— RECORDS SUPPLIED —
■ ■ ■ ■
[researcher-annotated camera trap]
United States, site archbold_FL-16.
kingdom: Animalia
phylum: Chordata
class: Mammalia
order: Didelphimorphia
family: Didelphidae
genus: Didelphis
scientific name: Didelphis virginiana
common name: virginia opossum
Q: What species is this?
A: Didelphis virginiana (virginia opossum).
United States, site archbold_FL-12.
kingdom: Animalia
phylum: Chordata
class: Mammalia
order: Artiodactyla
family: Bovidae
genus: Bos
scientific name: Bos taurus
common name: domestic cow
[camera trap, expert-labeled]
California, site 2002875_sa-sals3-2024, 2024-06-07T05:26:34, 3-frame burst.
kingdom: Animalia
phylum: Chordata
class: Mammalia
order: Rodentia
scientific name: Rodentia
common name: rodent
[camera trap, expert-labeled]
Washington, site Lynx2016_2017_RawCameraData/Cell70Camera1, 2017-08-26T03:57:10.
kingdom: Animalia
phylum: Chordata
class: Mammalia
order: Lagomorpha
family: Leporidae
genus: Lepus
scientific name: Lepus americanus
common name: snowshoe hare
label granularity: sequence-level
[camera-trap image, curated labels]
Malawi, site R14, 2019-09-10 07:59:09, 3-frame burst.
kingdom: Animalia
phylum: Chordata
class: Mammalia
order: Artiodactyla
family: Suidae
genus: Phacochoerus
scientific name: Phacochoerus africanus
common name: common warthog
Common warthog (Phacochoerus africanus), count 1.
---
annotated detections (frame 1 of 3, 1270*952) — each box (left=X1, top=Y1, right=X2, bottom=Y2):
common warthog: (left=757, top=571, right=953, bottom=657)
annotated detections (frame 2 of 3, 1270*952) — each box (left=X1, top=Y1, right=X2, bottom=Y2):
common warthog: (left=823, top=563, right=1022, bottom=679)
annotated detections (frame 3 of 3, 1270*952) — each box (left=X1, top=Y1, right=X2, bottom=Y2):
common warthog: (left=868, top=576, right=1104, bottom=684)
■ ■ ■ ■
— INSTRUCTIONS TO FOLLOW —
Repeat the records above exactly.

— WORKED SOLUTION —
[researcher-annotated camera trap]
United States, site archbold_FL-16.
kingdom: Animalia
phylum: Chordata
class: Mammalia
order: Didelphimorphia
family: Didelphidae
genus: Didelphis
scientific name: Didelphis virginiana
common name: virginia opossum
Q: What species is this?
A: Didelphis virginiana (virginia opossum).
United States, site archbold_FL-12.
kingdom: Animalia
phylum: Chordata
class: Mammalia
order: Artiodactyla
family: Bovidae
genus: Bos
scientific name: Bos taurus
common name: domestic cow
[camera trap, expert-labeled]
California, site 2002875_sa-sals3-2024, 2024-06-07T05:26:34, 3-frame burst.
kingdom: Animalia
phylum: Chordata
class: Mammalia
order: Rodentia
scientific name: Rodentia
common name: rodent
[camera trap, expert-labeled]
Washington, site Lynx2016_2017_RawCameraData/Cell70Camera1, 2017-08-26T03:57:10.
kingdom: Animalia
phylum: Chordata
class: Mammalia
order: Lagomorpha
family: Leporidae
genus: Lepus
scientific name: Lepus americanus
common name: snowshoe hare
label granularity: sequence-level
[camera-trap image, curated labels]
Malawi, site R14, 2019-09-10 07:59:09, 3-frame burst.
kingdom: Animalia
phylum: Chordata
class: Mammalia
order: Artiodactyla
family: Suidae
genus: Phacochoerus
scientific name: Phacochoerus africanus
common name: common warthog
Common warthog (Phacochoerus africanus), count 1.
---
annotated detections (frame 1 of 3, 1270*952) — each box (left=X1, top=Y1, right=X2, bottom=Y2):
common warthog: (left=757, top=571, right=953, bottom=657)
annotated detections (frame 2 of 3, 1270*952) — each box (left=X1, top=Y1, right=X2, bottom=Y2):
common warthog: (left=823, top=563, right=1022, bottom=679)
annotated detections (frame 3 of 3, 1270*952) — each box (left=X1, top=Y1, right=X2, bottom=Y2):
common warthog: (left=868, top=576, right=1104, bottom=684)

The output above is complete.